## Page
|---|

The defendant in Stenger was charged with aggravated first degree murder. When such a charge is leveled the prosecuting attorney has the discretion to seek the death penalty. However, before a prosecutor may ask for the death penalty, he or she must have reason to believe that there are not sufficient mitigating circumstances to merit leniency. Stenger, 111 Wn.2d at 521. In making its determination that the prosecutor should be disqualified, the Supreme Court stressed the fact that the prosecutor may have obtained confidential information during his former representation of Stenger which could be used to Stenger's detriment in the present case. Stenger, 111 Wn.2d at 521-22. Specifically, it concluded that information acquired by the prosecutor in the former case was so closely interwoven with the prosecutor's exercise of discretion in seeking the death penalty that the prosecutor should be disqualified from participating in the present prosecution against the defendant. Stenger, 111 Wn.2d at 522.

|---|

## Extracted material

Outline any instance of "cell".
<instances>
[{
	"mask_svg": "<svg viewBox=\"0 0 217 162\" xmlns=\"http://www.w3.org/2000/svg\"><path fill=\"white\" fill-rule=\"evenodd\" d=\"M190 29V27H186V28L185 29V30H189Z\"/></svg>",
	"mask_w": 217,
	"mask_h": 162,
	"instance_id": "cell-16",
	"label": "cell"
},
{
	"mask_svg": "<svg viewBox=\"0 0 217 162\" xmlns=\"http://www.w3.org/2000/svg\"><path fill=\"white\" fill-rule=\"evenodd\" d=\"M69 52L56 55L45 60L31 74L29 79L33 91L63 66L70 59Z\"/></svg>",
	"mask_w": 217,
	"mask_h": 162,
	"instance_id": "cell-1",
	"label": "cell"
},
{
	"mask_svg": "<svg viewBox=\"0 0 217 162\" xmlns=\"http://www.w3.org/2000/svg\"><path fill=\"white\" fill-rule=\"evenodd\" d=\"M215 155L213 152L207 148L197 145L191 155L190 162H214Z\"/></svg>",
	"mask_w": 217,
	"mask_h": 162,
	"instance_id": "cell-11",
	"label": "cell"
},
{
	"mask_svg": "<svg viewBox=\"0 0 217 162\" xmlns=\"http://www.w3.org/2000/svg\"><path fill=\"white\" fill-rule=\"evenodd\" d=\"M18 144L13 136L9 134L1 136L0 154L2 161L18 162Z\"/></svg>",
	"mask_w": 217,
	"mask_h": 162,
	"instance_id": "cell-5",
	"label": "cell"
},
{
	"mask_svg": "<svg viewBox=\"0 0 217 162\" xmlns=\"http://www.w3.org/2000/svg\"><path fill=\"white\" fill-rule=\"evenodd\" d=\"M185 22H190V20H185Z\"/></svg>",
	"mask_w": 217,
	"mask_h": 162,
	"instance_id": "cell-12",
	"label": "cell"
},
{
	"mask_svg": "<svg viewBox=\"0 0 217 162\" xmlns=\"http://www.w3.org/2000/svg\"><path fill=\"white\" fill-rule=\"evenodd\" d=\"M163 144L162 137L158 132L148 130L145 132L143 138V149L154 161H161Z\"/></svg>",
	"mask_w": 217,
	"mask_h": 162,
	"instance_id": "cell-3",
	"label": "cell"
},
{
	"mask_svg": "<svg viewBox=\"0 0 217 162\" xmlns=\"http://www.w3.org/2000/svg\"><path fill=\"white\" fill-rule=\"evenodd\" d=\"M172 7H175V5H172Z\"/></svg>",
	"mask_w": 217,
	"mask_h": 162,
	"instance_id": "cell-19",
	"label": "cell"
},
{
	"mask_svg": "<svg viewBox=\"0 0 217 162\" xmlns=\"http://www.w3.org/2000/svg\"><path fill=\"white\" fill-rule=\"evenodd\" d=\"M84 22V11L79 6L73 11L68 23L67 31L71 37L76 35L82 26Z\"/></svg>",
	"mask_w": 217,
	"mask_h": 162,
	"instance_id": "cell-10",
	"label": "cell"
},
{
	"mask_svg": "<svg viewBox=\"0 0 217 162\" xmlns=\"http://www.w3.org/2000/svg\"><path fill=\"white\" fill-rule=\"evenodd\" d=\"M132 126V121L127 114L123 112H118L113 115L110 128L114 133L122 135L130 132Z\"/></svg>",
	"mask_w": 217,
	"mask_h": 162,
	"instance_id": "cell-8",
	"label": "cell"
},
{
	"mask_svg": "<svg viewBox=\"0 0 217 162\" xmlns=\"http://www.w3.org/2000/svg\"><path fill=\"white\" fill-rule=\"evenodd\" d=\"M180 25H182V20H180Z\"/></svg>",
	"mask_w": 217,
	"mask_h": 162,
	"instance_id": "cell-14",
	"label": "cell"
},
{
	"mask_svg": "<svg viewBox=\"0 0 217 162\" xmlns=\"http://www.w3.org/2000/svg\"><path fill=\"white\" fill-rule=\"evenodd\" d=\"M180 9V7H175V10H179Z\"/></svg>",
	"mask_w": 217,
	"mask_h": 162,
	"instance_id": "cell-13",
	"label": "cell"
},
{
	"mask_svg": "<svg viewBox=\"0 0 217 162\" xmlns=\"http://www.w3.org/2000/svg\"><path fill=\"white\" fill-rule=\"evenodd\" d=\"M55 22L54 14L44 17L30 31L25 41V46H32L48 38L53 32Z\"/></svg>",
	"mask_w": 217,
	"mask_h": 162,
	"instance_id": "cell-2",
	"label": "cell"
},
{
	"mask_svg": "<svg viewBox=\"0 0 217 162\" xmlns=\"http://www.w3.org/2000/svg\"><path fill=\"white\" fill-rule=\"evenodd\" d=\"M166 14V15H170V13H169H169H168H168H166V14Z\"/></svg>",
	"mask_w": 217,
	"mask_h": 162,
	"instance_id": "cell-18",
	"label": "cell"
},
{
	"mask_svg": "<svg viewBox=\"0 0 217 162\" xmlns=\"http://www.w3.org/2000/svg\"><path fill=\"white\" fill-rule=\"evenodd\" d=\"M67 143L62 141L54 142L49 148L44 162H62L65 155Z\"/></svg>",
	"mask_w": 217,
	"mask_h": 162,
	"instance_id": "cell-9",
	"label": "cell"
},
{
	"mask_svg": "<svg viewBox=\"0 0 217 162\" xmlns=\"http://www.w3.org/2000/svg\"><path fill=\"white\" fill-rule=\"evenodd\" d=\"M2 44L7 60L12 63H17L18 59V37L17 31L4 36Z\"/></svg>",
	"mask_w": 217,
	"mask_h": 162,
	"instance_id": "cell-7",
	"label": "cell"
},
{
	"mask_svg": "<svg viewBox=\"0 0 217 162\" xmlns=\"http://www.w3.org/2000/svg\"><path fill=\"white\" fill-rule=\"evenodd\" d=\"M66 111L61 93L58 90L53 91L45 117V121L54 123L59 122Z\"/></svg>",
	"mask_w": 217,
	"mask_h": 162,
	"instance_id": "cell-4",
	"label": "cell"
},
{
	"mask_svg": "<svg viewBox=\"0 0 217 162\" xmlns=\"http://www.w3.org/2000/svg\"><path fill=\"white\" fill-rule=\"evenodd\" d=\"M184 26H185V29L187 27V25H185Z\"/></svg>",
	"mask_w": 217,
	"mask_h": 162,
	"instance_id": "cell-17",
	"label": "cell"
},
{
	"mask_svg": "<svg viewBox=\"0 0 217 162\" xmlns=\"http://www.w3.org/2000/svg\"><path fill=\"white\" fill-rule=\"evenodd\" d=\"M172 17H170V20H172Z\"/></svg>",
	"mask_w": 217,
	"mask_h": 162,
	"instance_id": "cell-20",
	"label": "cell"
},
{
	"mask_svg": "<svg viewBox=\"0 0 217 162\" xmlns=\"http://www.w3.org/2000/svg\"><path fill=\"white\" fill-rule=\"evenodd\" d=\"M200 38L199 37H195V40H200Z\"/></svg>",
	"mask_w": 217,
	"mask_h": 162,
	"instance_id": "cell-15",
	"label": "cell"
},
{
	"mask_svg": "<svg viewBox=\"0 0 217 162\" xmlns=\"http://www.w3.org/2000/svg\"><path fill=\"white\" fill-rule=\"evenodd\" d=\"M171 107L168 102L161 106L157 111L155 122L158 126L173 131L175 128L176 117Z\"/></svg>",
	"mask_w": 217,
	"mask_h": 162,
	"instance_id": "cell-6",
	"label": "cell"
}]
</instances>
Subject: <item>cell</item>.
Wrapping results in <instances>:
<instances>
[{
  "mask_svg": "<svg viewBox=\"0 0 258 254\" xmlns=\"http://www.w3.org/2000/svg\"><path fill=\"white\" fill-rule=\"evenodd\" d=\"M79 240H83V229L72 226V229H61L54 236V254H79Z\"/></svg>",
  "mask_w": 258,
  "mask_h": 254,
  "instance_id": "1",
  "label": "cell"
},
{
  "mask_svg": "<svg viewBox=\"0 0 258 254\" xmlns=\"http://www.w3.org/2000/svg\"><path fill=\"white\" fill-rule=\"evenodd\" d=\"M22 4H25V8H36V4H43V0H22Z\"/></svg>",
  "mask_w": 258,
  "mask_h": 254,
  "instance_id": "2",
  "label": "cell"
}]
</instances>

|---|

## What is asked
a: Using the passage on Stenger, answer these:
(i) What charge did the defendant in Stenger face?
(ii) What must a prosecutor have reason to believe before asking for the death penalty?
(iii) What did the Supreme Court stress the prosecutor may have obtained during his former representation of Stenger?
b: According to the passage on Stenger, why did the Supreme Court disqualify the prosecutor from the present prosecution? Answer in one to three sentences.

## List of solutions
a:
(i) Aggravated first degree murder.
(ii) That there are not sufficient mitigating circumstances to merit leniency.
(iii) Confidential information that could be used to Stenger's detriment in the present case.

b: The court found that the information the prosecutor acquired while formerly representing Stenger was so closely interwoven with his exercise of discretion in seeking the death penalty that he should not take part in the prosecution. That confidential information could have been used to Stenger's detriment in the present case.